Наш стокгольмский синдром проявлялся куда слабее, чем у старика. Но и мы со всем пылом заложнической души отождествляли себя со своими подвалами и со своими карпами патрикеевичами дёжкиными. Многие из нас до сих пор еще плачут по русским березкам, на сучьях которых болтаются старые и новые петли. До сих пор еще роняют ностальгические слюни в польские поля, тучные от пепла наших дедов. До сих пор тоскуют по площадям французских, немецких, испанских городов, где местные сукинсоны веками втаптывали нас в булыжную грязь, где взвивались кострами наши робкие синагоги.
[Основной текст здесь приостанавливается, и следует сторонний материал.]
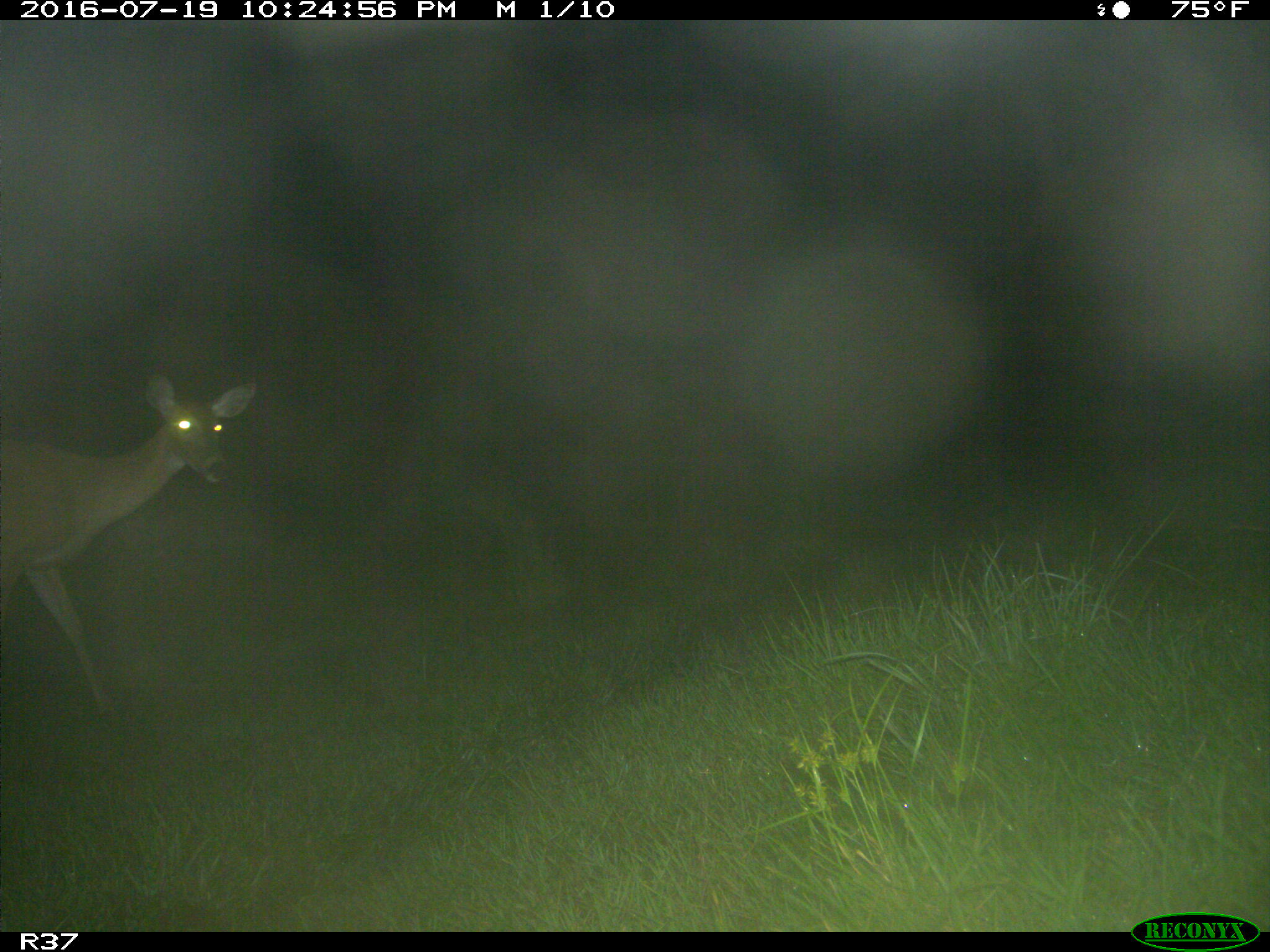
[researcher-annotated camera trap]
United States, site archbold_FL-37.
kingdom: Animalia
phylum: Chordata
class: Mammalia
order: Artiodactyla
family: Cervidae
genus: Odocoileus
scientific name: Odocoileus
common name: deer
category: unidentified deer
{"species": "unidentified deer (deer) (Odocoileus)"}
Ощущал ли это Карп Коган? Думаю, да. Но осознавал ли? Скорее всего, нет — иначе не поразили бы его столь пронзительным откровением слова Арье Йосефа, брошенные мимоходом в случайном разговоре на ночном среднеазиатском аэродроме. Что не выражено в тексте, не описано, не переведено в слова, того не существует. Зато дай такой истине оформиться речью — и она уже не отпустит тебя. Вот уже почти год прошел, а Карп только и говорит что о заложниках. Любую тему туда сводит. Нелегко эти вещи даются… — но выздоравливать-то надо, никуда не денешься… Не все ж по подвалам мыкаться.

Трудно идти по жаре. Тропа сузилась; по обе ее стороны, вразнобой и в то же время вместе, как оперная массовка, встали оливковые деревья, по сезону пушистые и молодые. Вот уж кого не испугаешь зимним хамсином… Сейчас для них лучшее время: рыхлая почва еще держит влагу, люди не досаждают, а на песах, как всегда, запланирован внеплановый дождик. Еще два-три месяца блаженства — и накатит обжигающее лето, борьба за каждую каплю и безжалостные палки-стремянки сборщиков в перспективе.

Оливы вдруг расступились, и я вышла на широкую каменистую площадку. Судя по всему, именно здесь бесстрашные борцы «За урожай» вступили в мужественную схватку с оккупантами, фашистами и их злобным клевретом — боксером Рокси. Все вокруг было загажено пустыми пластиковыми бутылками, обрывками газет, листовками и окурками. Деревья по краям поляны смотрели отчужденно и испуганно; на их вывернутых ветвях тут и там пестрели красно-бело-зелено-черные тряпки.

В довершение ко всему кто-то из демонстрантов выразил свое отношение к оккупации, вывалив накопившуюся ненависть на обгоревшие остатки израильского флага. Накопилось, надо сказать, много, и теперь окаменевшая куча высилась прямо посреди площадки, как памятный обелиск борьбе «За урожай». Если не ошибаюсь, фамилия главного заурожайника — Шапиро. Можно побиться об заклад, что, приезжая в Европу с отчетами, он стыдится своей фамилии не меньше, чем старик Коган. То ли дело — Хусейни или, на худой конец, Сукинсон…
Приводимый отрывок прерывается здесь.